A fairly common problem in systems programming is to locate the "next highest power of 2," since many data structures are much more efficient that way. Memory pages on a 32-bit OS are usually 4096 bytes long (2¹²), and textures on graphics cards usually need to have power-of-2 dimensions.

So, suppose I have some object of a certain size (947, for example), and I need to find the smallest power-of-2 that's large enough to hold my object (in this case, 2¹⁰ or 1024). We'll start with a fairly simple algorithm:

int val = 947, powof2 = 1;
// Double powof2 until >= val
while( powof2 < val ) powof2 <<= 1;

This will work, and if you're in a hurry, this is probably what will get used. If you're just calculating the size for a texture, then this is unlikely to be performance-critical code, so it may not be worth your time to optimize this. This might become a bottleneck if you're writing a memory manager, however; how can you do this more quickly?

This code has a few weaknesses. Firstly, it uses a loop, which means that the code has to run a test and then split in two possible directions after every iteration. Conditional branches of this sort aren't a huge deal on a modern processor, but they're still slower than avoiding branches altogether. Secondly, the loop can iterate quite a few times--up to 31, in fact. Thirdly, if the value stored in 'val' is over 2³¹, and if you're using unsigned integers, then this can become an infinite loop. Hardly desirable!
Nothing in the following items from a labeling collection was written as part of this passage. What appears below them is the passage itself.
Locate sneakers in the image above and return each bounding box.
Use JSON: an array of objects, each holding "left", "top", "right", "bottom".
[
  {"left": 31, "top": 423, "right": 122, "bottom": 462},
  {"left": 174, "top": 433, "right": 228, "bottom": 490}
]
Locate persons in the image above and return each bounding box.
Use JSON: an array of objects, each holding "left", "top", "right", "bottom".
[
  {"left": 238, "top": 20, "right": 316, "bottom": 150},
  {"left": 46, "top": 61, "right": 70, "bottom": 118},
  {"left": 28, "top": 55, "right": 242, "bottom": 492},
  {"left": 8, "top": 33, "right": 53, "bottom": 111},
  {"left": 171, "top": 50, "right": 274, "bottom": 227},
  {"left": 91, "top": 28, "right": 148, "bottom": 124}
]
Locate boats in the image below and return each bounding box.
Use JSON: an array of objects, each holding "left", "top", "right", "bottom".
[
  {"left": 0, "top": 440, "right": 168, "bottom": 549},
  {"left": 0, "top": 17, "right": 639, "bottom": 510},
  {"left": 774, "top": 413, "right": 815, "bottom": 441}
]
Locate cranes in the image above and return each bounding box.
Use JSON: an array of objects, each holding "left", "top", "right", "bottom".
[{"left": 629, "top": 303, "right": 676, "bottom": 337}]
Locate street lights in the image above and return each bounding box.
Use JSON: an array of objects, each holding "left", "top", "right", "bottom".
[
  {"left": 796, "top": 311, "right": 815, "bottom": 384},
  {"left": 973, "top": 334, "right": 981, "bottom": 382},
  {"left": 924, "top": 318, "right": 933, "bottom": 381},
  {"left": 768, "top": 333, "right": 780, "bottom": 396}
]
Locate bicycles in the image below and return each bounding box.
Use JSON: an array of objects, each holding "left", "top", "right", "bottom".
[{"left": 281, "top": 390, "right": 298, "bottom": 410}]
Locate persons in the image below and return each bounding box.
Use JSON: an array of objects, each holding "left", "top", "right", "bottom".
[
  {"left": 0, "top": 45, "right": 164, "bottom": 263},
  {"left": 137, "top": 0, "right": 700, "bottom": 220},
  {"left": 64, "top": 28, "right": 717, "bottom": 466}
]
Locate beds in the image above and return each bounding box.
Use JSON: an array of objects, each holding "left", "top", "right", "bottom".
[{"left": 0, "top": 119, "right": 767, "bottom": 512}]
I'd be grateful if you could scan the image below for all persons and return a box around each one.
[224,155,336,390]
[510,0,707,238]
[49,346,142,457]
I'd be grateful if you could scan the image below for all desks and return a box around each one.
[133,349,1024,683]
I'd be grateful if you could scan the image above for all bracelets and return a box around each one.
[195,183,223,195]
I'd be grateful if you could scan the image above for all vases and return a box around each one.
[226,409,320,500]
It turns out that there's a fairly slick algorithm to solve this problem. The basic idea is to take your number (947 again: 0000 0011 1011 0011), and use bit operations to convert it to a solid string of 1's with the same number of digits (in this case, 0000 0011 1111 1111). Then, add 1, and you'll have the next power of 2 (0000 0100 0000 0000, or 1024). To convert any number into a solid string of 1's, we'll use right-shift and or repeatedly:

val = (val >> 1) | val;
val = (val >> 2) | val;
val = (val >> 4) | val;
val = (val >> 8) | val;
val = (val >> 16) | val;

Why do we do it five times? Well, that's because val is a 32-bit integer, and every time you iterate, you're doubling the number of digits you fill. After five steps, you've filled 2⁵ digits, and you're done. If you're on a 64-bit architecture (2⁶) you'll need to repeat 6 times. The steps on 947 look like:

0000 0011 1011 0011
0000 0011 1111 1011
0000 0011 1111 1111
... with the remaining steps staying at this value.

There's one small problem with this algorithm: it doesn't work properly for the powers of two themselves. It will give the next highest power of 2. This is pretty easy to fix, though: Just subtract one from the value before you begin, and you'll get the right answer in every case. Here's the final algorithm:

val = ... // Get input
val--;
val = (val >> 1) | val;
val = (val >> 2) | val;
val = (val >> 4) | val;
val = (val >> 8) | val;
val = (val >> 16) | val;
val++; // Val is now the next highest power of 2.

One final thought: What does it do on zeroes? It turns out that if you pass the algorithm a zero or any value greater than 2³¹, it will return zero (try it if you're not sure why). Unless you're certain you will never pass either of these values, you should handle having zero as a return value.

That's all for today. Happy bit-twiddling!